Apoorva Mahendru, Kanishk Gomes, Mayurakshi Dutta, Noopur, Pravas Ranjan Mishra

Oxfam International's annual inequality report makes for stark reading. The India supplement, part of the main report, states that the top 1 percent of Indians own nearly 40.6 percent of the total wealth in the nation. In contrast to this, half the population, the bottom 50 percent, own only 3 percent of wealth. While India still has the world’s highest number of poor at 228.9 million, the number of billionaires increased from 102 in 2020 to 166 in 2022. Here are some other startling figures: The combined wealth of India’s 100 richest has touched Rs. 54.12 lakh crore, while the wealth of the top 10 stands at INR 27.52 lakh crore – a 32.8 per cent rise from 2021.  

In 2019 the Union Government reduced corporate income tax slabs from 30 percent to 22 per cent. This resulted in a loss of Rs. 1.84 lakh crore and resulted in a 10 percent revision downwards of revenue estimates in 2019-20. To increase revenue, the Union Government hiked the Goods and Services Tax and excise duties on diesel and petrol. The indirect nature of both the GST and fuel taxes make them regressive, which invariably burdens the most marginalized. In 2020-21, the projected revenue foregone from incentives and tax exemptions to corporates was Rs. 1.03 lakh crore, which is slightly more than the allocation towards the Mahatma Gandhi National Rural Employment Guarantee Act (MGNREGA).

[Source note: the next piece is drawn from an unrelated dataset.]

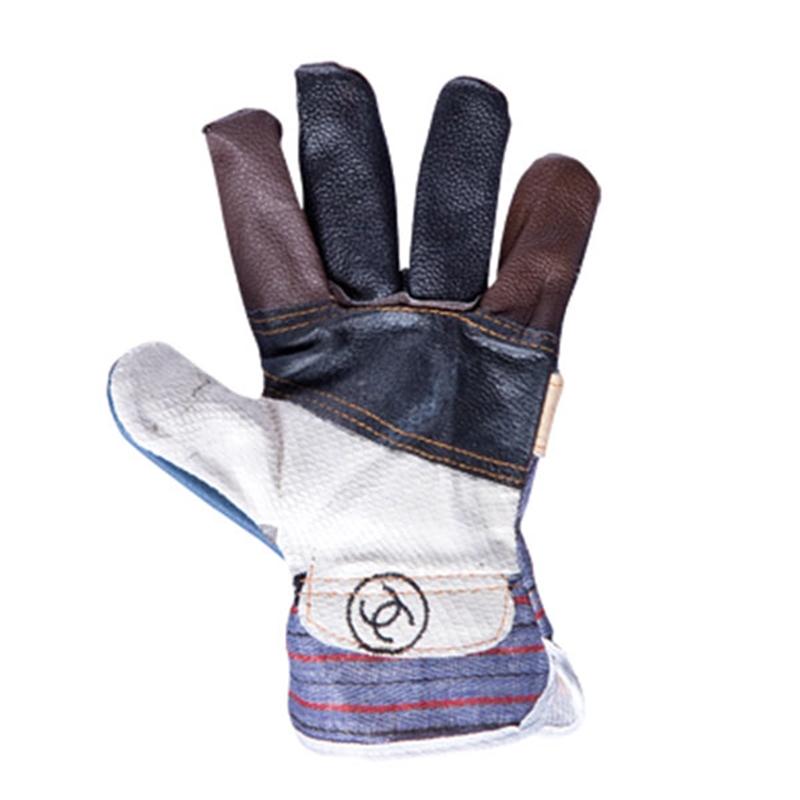 Продукт Robin Ръкавици, от кожа и плат, комбиниранина ниска цена с бърза доставка - BestPC.BG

The failure to tax rich people and corporations fairly is a missed opportunity to reduce inequality.

Oxfam India recommends the folowing:

* Taxing the wealth of the richest 1 per cent. The wealthiest elites have undue influence over policy making and politics, which allow them to accrue even more wealth. This means taxing the net wealth of the top 1 percent on a permanent basis.

* Easing the tax burden on the poor and the marginalized. The government should reduce the GST slabs on essential commodities and hike taxes on luxury goods. 

* Enhance the budgetary allocation for health to 2.5 percent of GDP by 2025, as envisaged in the National Health Policy, to reinvigorate the public healthcare system. 

* Enhance the budgetary allocation for education to a global benchmark of 6 percent of GDP, as committed in the National Education Policy. The government must frame a year wise financial roadmap to achieve the 6 per cent mark. 

* Strengthen safety nets and bargaining power of labour. Inflation hurts the poor and middle class more. 90 percent of India’s labour force in the informal economy is without any safety net to
 protect them from the heavy blows to the economy. To this end, it is essential to ensure social protection for our workforce.